Count the lines in the items below that contain the string "nucleus", treating case as significant. Reply with the number only.

▶ _Input records_
◇ ◇ ◇ ◇ ◇

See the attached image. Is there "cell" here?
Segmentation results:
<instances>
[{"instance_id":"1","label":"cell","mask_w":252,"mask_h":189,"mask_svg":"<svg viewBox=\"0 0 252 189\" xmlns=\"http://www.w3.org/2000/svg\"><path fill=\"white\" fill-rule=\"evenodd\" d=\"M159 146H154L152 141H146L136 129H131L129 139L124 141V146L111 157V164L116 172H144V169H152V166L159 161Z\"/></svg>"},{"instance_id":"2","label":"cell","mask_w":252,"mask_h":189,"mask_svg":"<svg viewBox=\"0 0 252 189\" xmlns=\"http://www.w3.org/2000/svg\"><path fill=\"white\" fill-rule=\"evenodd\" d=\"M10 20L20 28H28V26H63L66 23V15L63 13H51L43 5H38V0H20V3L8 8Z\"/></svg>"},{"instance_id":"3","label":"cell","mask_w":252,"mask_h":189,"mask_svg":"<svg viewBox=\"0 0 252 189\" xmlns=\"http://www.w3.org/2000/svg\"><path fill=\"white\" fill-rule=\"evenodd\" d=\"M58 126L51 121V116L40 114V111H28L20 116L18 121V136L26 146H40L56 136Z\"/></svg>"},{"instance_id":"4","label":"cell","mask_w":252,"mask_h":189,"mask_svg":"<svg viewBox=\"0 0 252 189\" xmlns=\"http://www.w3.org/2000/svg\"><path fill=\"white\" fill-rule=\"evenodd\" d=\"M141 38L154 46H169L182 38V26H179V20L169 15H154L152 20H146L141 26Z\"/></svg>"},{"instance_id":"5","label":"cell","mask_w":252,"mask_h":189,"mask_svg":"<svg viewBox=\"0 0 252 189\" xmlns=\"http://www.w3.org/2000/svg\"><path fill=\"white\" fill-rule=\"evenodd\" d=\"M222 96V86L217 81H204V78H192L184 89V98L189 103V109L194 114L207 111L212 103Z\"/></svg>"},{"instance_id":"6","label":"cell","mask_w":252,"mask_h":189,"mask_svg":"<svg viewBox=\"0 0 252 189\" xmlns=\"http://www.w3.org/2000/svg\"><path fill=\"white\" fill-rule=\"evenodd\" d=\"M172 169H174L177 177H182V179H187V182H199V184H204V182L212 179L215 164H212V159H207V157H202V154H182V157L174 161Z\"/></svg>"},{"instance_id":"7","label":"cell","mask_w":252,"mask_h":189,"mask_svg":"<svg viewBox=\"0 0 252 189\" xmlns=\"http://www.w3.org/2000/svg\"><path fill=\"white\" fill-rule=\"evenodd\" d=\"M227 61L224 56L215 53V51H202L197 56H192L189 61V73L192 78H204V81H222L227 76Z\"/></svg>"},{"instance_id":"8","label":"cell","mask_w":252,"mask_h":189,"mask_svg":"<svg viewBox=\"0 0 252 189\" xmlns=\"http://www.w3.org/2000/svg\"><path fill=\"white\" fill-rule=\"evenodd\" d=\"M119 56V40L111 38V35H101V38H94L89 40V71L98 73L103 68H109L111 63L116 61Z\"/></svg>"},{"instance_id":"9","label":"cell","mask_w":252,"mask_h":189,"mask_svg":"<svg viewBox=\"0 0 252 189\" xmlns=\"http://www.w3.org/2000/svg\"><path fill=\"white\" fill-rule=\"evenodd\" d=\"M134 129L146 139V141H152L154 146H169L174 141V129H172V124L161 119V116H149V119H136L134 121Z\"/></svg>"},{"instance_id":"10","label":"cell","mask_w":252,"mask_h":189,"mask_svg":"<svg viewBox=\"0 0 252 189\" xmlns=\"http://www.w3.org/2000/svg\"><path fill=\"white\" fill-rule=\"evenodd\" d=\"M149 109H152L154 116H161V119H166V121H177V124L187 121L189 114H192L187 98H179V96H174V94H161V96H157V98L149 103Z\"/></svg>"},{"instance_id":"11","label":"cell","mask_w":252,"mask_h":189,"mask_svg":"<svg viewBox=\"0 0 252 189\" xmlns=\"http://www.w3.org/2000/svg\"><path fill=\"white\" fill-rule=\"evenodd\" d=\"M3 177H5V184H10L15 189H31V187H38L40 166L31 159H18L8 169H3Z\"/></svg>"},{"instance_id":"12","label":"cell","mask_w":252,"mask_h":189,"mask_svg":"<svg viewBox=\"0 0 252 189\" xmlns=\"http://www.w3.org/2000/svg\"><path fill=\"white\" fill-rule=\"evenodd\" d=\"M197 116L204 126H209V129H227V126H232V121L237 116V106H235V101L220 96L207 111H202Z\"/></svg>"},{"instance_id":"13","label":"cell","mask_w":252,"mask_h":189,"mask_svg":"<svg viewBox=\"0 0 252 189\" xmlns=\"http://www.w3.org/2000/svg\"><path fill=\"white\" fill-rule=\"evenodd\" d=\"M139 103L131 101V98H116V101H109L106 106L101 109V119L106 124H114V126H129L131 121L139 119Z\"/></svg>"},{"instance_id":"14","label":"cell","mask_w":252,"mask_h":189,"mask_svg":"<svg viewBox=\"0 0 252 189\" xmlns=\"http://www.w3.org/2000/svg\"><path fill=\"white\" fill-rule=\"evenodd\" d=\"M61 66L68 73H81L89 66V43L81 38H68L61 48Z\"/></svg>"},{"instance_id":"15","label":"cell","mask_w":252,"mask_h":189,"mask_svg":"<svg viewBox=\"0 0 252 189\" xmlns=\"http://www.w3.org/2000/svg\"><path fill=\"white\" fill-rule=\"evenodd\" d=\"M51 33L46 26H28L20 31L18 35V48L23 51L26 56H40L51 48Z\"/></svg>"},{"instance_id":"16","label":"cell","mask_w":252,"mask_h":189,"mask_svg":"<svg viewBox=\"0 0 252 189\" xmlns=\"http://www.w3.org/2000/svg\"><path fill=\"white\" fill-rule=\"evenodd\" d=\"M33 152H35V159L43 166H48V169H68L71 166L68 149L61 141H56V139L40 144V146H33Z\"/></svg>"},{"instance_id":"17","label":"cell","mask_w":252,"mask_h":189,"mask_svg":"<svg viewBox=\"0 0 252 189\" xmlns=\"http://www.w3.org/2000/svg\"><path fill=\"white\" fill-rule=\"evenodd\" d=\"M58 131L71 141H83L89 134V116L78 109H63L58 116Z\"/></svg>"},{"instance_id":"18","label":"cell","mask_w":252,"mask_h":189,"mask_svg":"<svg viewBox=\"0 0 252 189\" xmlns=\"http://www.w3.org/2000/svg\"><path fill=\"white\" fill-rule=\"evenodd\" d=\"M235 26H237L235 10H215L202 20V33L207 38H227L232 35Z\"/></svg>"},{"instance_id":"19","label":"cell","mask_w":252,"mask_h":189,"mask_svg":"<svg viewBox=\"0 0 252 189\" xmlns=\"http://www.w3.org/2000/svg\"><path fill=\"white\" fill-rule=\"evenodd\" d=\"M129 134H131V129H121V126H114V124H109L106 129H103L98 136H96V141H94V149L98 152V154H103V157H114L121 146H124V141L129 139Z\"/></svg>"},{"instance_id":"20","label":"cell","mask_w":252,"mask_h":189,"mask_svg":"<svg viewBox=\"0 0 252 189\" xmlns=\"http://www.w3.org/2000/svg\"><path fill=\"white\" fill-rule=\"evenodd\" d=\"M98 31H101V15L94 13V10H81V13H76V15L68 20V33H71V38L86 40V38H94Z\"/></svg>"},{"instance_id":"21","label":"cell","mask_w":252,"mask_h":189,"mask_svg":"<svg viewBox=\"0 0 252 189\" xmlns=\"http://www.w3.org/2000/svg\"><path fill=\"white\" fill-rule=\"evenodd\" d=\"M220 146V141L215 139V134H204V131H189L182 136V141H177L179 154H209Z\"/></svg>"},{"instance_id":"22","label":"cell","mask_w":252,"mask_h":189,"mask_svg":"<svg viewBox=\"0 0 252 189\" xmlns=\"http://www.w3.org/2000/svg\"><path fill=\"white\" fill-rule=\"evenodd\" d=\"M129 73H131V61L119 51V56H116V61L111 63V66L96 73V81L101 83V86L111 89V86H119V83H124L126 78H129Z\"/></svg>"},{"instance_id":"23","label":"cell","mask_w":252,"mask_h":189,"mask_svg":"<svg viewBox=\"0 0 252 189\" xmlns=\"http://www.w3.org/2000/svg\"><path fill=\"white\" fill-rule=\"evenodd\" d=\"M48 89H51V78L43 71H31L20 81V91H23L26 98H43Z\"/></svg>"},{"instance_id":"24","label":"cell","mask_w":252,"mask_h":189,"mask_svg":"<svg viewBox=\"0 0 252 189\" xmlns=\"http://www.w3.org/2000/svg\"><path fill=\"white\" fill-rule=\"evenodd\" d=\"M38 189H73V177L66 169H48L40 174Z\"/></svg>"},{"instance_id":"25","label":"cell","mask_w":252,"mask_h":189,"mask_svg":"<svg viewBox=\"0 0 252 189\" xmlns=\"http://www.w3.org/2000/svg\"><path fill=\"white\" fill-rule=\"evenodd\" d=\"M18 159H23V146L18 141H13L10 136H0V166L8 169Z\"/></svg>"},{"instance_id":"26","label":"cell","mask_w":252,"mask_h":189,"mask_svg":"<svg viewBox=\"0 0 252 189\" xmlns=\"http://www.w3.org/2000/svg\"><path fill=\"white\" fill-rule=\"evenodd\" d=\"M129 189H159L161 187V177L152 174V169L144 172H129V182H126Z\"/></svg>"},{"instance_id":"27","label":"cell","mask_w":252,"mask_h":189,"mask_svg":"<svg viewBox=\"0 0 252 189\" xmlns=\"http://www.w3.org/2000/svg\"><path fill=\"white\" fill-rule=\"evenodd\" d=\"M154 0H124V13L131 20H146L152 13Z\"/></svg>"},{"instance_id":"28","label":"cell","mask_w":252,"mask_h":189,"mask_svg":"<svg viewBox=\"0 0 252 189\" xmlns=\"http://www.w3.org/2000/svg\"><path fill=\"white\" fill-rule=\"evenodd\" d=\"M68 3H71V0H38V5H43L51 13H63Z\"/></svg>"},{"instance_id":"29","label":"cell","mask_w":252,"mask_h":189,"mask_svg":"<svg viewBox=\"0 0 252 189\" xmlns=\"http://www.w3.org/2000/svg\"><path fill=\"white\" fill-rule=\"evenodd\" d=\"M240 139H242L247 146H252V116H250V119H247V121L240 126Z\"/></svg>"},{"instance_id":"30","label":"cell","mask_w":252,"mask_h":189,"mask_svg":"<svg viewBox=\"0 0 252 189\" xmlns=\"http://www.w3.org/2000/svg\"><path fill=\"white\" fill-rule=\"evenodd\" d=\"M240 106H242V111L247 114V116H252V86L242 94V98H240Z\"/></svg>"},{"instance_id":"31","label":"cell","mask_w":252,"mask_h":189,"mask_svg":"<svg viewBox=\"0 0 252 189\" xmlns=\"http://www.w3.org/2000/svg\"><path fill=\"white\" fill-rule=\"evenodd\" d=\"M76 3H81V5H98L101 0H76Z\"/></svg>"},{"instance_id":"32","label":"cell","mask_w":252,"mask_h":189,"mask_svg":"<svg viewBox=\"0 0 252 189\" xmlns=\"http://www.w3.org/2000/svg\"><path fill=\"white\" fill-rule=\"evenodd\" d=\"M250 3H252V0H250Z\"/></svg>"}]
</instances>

◇ ◇ ◇ ◇ ◇

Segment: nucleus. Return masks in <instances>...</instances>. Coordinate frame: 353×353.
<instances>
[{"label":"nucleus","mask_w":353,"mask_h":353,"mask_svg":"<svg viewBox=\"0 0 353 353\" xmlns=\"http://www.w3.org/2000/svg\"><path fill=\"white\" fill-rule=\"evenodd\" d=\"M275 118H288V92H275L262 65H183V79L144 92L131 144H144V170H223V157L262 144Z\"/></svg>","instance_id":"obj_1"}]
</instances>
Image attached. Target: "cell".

◇ ◇ ◇ ◇ ◇

▶ _Response for this exercise_
2